▸ 課題の詳細: 以下のすべての行を、「faint trail in grass」を「narrow dirt path」に置き換えて書き直し、ほかは一切変えないこと。画像は答えに含めないでください。

▸ 演習用資料:

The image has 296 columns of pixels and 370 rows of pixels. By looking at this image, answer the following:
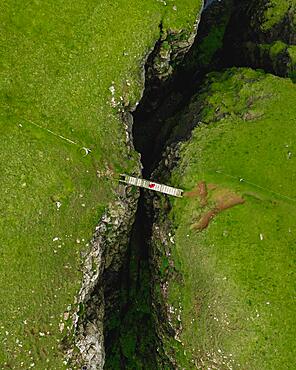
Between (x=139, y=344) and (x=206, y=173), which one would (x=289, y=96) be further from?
A: (x=139, y=344)

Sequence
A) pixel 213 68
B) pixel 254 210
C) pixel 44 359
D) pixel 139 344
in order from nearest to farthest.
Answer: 1. pixel 44 359
2. pixel 254 210
3. pixel 139 344
4. pixel 213 68

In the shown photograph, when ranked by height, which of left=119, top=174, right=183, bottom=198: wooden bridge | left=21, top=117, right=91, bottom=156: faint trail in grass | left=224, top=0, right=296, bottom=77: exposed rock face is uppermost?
left=224, top=0, right=296, bottom=77: exposed rock face

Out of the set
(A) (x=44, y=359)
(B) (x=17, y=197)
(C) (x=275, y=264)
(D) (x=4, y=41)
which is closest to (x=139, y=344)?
(A) (x=44, y=359)

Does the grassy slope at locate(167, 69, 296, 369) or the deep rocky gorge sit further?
the deep rocky gorge

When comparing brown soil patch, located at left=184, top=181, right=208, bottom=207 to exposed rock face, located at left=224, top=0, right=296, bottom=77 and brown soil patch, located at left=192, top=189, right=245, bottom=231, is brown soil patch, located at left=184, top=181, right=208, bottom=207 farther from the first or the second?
exposed rock face, located at left=224, top=0, right=296, bottom=77

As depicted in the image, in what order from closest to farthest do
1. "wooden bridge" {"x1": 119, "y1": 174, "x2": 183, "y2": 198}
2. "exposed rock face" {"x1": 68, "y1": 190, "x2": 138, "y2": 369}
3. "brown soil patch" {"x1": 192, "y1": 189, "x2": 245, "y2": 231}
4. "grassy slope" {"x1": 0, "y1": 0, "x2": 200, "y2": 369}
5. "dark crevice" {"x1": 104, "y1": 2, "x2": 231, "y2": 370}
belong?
"grassy slope" {"x1": 0, "y1": 0, "x2": 200, "y2": 369} < "exposed rock face" {"x1": 68, "y1": 190, "x2": 138, "y2": 369} < "brown soil patch" {"x1": 192, "y1": 189, "x2": 245, "y2": 231} < "wooden bridge" {"x1": 119, "y1": 174, "x2": 183, "y2": 198} < "dark crevice" {"x1": 104, "y1": 2, "x2": 231, "y2": 370}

▸ 結果:
The image has 296 columns of pixels and 370 rows of pixels. By looking at this image, answer the following:
Between (x=139, y=344) and (x=206, y=173), which one would (x=289, y=96) be further from?
A: (x=139, y=344)

Sequence
A) pixel 213 68
B) pixel 254 210
C) pixel 44 359
D) pixel 139 344
in order from nearest to farthest.
Answer: 1. pixel 44 359
2. pixel 254 210
3. pixel 139 344
4. pixel 213 68

In the shown photograph, when ranked by height, which of left=119, top=174, right=183, bottom=198: wooden bridge | left=21, top=117, right=91, bottom=156: narrow dirt path | left=224, top=0, right=296, bottom=77: exposed rock face is uppermost?
left=224, top=0, right=296, bottom=77: exposed rock face

Out of the set
(A) (x=44, y=359)
(B) (x=17, y=197)
(C) (x=275, y=264)
(D) (x=4, y=41)
which is closest to (x=139, y=344)?
(A) (x=44, y=359)

Does the grassy slope at locate(167, 69, 296, 369) or the deep rocky gorge sit further?
the deep rocky gorge

When comparing brown soil patch, located at left=184, top=181, right=208, bottom=207 to exposed rock face, located at left=224, top=0, right=296, bottom=77 and brown soil patch, located at left=192, top=189, right=245, bottom=231, is brown soil patch, located at left=184, top=181, right=208, bottom=207 farther from the first or the second?
exposed rock face, located at left=224, top=0, right=296, bottom=77

As depicted in the image, in what order from closest to farthest do
1. "wooden bridge" {"x1": 119, "y1": 174, "x2": 183, "y2": 198}
2. "exposed rock face" {"x1": 68, "y1": 190, "x2": 138, "y2": 369}
3. "brown soil patch" {"x1": 192, "y1": 189, "x2": 245, "y2": 231}
4. "grassy slope" {"x1": 0, "y1": 0, "x2": 200, "y2": 369}
5. "dark crevice" {"x1": 104, "y1": 2, "x2": 231, "y2": 370}
belong?
"grassy slope" {"x1": 0, "y1": 0, "x2": 200, "y2": 369} < "exposed rock face" {"x1": 68, "y1": 190, "x2": 138, "y2": 369} < "brown soil patch" {"x1": 192, "y1": 189, "x2": 245, "y2": 231} < "wooden bridge" {"x1": 119, "y1": 174, "x2": 183, "y2": 198} < "dark crevice" {"x1": 104, "y1": 2, "x2": 231, "y2": 370}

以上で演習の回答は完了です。